Mr. Radcliffe looked keenly at Stephen. “You have married Gibbon’s girl?”

“I have.”

“When? Where?”

“In Cornwall. She followed me there.”

The elder man felt himself in a dilemma. He did care for his son, and he resented this alliance bitterly for Stephen’s sake. Gibbon was gamekeeper to Sir Peter Chanasse, and had formerly been outdoor servant at the Torr; and this daughter of his, Rebecca—or Becca, as she was commonly called—was a girl quite beneath Stephen. Neither was she a lovable young woman in herself; but hard, and sly, and bony. How it was that Stephen had fancied her, Mr. Radcliffe could not understand. But having stolen a march on Stephen himself, in regard to his own marriage, he did not feel much at liberty to resent Stephen’s. It was done, too—as he had just observed of his own—and it could not be undone.

“Well, Stephen, I am more vexed for your sake than I care to say. It strikes me you will live to repent it.”

“That’s my look out,” replied Stephen. “I am going to bring her home.”

“Home! Where?”

“Here.”

Mr. Radcliffe was silent; perhaps the assertion startled him.

“I don’t want Gibbon’s daughter here, Stephen. There’s no room for her.”

“Plenty of room, and to spare.”

So there was; for the old house was large. But Mr. Radcliffe had not been thinking of space.

“I can’t have her. There! You may make your home where you like.”

“This is my home,” said Stephen.

“And it may be still, if you like. But it’s not hers. Two women in a house, each wanting to be mistress, wouldn’t do. Now no noise, Ste, I won’t have Gibbon’s girl here . I’ve not been used to consort with people who have been my servants.”

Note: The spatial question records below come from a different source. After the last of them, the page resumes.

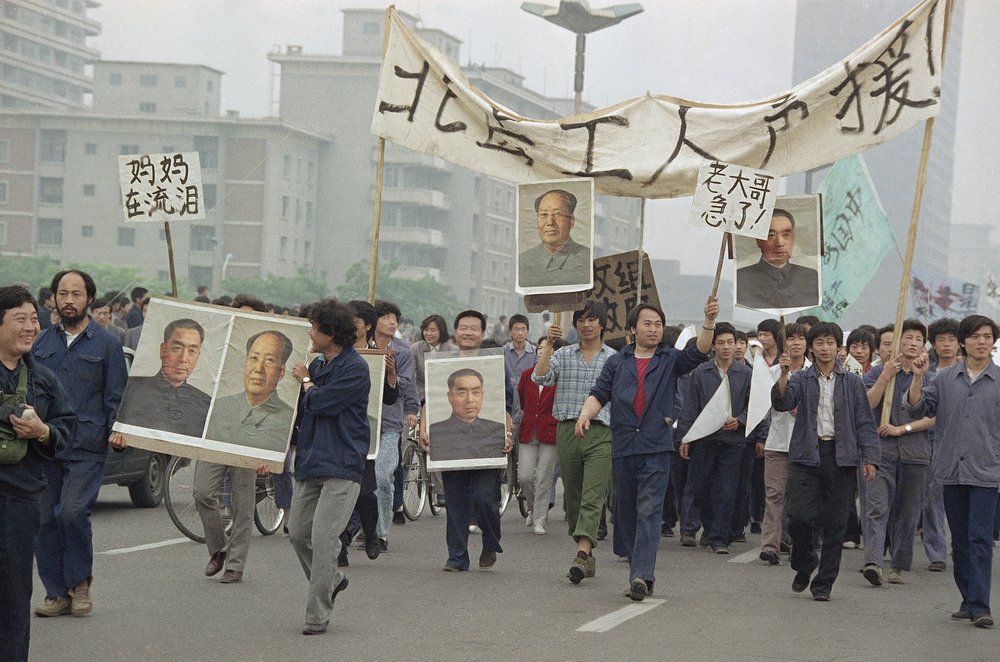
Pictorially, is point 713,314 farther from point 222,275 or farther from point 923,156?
point 222,275

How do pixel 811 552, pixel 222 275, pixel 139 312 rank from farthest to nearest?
1. pixel 222 275
2. pixel 139 312
3. pixel 811 552

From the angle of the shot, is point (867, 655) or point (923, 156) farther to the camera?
point (923, 156)

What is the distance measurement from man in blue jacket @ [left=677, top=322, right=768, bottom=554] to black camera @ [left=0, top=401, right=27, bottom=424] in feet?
26.6

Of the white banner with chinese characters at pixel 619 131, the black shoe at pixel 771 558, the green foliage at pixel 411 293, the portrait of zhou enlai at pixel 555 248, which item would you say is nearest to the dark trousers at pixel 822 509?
the black shoe at pixel 771 558

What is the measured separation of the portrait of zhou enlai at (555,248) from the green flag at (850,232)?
7632 millimetres

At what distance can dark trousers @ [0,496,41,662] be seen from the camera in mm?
5941

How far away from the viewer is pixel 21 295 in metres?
6.30

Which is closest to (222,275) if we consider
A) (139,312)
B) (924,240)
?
(139,312)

It is one thing to make a resolution, and another to keep it. Before twelve months had gone by, Mr. Radcliffe’s firmly spoken words had come to naught; and Stephen had brought his wife into the Torr and two babies—for Mrs. Stephen had presented him with two at once. Selina was upstairs then with an infant of her own, and very ill. The world thought she was going to die.

The opportunity was a grand one for Madam Becca, and she seized upon it. When Selina came about again, after months spent in confinement, she found, so to say, no place for her. Becca was in her place; mistress, and ruler, and all. Stephen behaved to her like the lout he was; Becca, a formidable woman of towering height, alternately snapped at, and ignored her. Old Radcliffe did not interfere: he seemed not to see that anything was amiss. Poor Selina could only sit up in that apartment that Holt had called the Pine Room, and let her tears fall on her baby-boy, and whisper all her griefs into his unconscious ear. She was refined and timid and shrinking: but once she spoke to her husband.

“Treat you with contempt?—don’t let you have any will of your own?—thwart you in all ways?” he repeated. “Who says it, Selina?”

“Oh, it is so; you may see that it is, if you only will notice,” she said, looking up at him imploringly through her tears.

“I’ll speak to Stephen. I knew there’d be a fuss if that Becca came here. But you are not as strong to bustle about as she is, Selina: let her take the brunt of the management off you. What does it matter?”

What did it matter?—that was Mr. Radcliffe’s chief opinion on the point: and had it been only a question of management it would not have mattered. He spoke to Stephen, telling him that he and his wife must make things pleasanter for Mrs. Radcliffe, than, as it seemed, they were doing. The consequence was, that Stephen and Becca took a convenient occasion of attacking Selina; calling her a sneak, a tell-tale, and a wolf in sheep’s clothing, and pretty nearly frightening her into another spell of illness.